2.8. Detection of S1 Subunit Shedding
HEK293T cells were transfected with plasmids encoding either wild-type or mutant S protein. After 40 h, the cell culture media were collected and centrifuged at 1000× g for 10 min to remove cell debris. The supernatants were then concentrated using Amicon Ultra-0.5 mL 3 kDa Centrifugal Filters (Millipore, Cork, Ireland). Thereafter, the S1 subunits in the concentrated supernatants were detected by Western blot with antibodies against the SARS-CoV-2 RBD.

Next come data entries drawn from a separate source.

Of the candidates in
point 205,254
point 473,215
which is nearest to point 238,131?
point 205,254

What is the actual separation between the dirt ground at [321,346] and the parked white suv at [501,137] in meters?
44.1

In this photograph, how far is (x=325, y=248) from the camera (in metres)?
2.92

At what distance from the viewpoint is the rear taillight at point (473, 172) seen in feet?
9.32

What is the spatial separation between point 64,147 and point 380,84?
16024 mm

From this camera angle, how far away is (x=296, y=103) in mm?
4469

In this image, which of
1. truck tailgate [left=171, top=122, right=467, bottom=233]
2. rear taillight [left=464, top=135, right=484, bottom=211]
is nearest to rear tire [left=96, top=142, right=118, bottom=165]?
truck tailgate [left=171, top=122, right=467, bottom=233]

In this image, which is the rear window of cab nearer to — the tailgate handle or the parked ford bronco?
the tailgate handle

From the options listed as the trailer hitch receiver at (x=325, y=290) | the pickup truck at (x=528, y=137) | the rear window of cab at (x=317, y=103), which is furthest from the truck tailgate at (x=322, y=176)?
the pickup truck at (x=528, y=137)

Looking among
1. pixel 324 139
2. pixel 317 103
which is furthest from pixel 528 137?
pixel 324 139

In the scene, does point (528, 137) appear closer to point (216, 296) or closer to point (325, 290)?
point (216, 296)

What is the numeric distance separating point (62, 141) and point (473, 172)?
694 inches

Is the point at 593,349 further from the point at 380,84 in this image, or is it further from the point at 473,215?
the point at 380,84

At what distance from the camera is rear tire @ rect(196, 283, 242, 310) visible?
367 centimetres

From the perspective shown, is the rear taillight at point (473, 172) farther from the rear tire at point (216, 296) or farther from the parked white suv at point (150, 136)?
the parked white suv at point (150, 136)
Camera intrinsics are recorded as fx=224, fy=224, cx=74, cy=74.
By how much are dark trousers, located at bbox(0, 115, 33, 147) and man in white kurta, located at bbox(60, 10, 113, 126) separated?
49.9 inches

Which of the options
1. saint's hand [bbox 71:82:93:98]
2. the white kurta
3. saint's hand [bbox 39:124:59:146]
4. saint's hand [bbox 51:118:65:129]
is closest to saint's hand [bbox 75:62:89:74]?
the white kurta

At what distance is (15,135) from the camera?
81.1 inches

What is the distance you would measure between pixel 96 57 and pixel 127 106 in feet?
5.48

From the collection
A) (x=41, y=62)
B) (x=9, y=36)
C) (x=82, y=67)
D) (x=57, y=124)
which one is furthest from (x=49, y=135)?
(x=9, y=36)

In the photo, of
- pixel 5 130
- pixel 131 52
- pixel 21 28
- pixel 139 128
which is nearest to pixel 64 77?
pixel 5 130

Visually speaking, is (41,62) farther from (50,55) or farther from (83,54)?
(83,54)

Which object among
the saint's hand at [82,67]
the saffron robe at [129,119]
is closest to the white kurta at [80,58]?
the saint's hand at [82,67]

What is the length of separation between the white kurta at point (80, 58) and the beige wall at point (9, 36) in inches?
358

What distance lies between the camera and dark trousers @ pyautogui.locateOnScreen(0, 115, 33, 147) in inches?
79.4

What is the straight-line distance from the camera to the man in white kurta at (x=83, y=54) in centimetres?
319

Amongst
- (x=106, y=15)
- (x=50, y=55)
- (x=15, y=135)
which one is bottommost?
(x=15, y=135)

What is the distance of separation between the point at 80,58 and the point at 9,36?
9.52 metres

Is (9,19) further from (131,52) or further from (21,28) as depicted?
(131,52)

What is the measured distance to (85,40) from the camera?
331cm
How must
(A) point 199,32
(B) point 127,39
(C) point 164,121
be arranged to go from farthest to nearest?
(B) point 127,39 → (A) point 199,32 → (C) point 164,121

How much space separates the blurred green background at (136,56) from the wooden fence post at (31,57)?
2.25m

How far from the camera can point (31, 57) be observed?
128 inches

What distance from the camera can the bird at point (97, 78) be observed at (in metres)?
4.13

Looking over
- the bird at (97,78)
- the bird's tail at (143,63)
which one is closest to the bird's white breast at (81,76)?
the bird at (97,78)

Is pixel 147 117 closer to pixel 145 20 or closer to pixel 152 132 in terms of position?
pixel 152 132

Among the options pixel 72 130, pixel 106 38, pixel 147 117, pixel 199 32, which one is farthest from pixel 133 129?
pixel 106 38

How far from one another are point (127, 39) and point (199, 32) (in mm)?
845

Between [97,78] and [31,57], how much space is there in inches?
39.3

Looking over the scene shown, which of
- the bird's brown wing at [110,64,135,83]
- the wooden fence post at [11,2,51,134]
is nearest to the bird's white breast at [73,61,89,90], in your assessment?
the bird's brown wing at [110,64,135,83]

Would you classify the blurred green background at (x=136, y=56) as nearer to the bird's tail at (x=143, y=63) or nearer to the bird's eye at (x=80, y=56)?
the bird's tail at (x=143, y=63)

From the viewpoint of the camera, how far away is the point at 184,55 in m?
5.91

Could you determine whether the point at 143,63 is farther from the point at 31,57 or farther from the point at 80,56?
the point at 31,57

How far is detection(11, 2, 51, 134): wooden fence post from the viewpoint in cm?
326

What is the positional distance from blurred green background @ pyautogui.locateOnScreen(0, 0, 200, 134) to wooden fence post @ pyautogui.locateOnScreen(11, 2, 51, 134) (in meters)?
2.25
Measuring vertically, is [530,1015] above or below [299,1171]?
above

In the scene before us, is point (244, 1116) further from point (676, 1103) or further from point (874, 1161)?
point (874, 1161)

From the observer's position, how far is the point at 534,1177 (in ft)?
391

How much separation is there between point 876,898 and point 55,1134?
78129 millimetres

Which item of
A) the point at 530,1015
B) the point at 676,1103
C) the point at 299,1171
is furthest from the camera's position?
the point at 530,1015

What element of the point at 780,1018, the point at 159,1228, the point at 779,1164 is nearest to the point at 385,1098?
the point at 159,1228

2.9. Cell Counting Kit-8 (CCK-8) Assay
To estimate the viability of the HEK293T cells in vitro, a CCK-8 assay was conducted according to the manufacturer’s instructions (Vazyme, Nanjing, China). HEK293T cells were seeded into a 96-well plate and cultured in 100 µL of DMEM supplemented with 10% FBS. After overnight attachment, the seeded cells were treated with 100 µg/mL castanospermine or NB-DNJ for 40 h. Afterwards, 10 µL CCK-8 reagent was added to each well and the cells were incubated for 2 h. The absorbance of each well was measured at a wavelength of 450 nm using an automicroplate reader.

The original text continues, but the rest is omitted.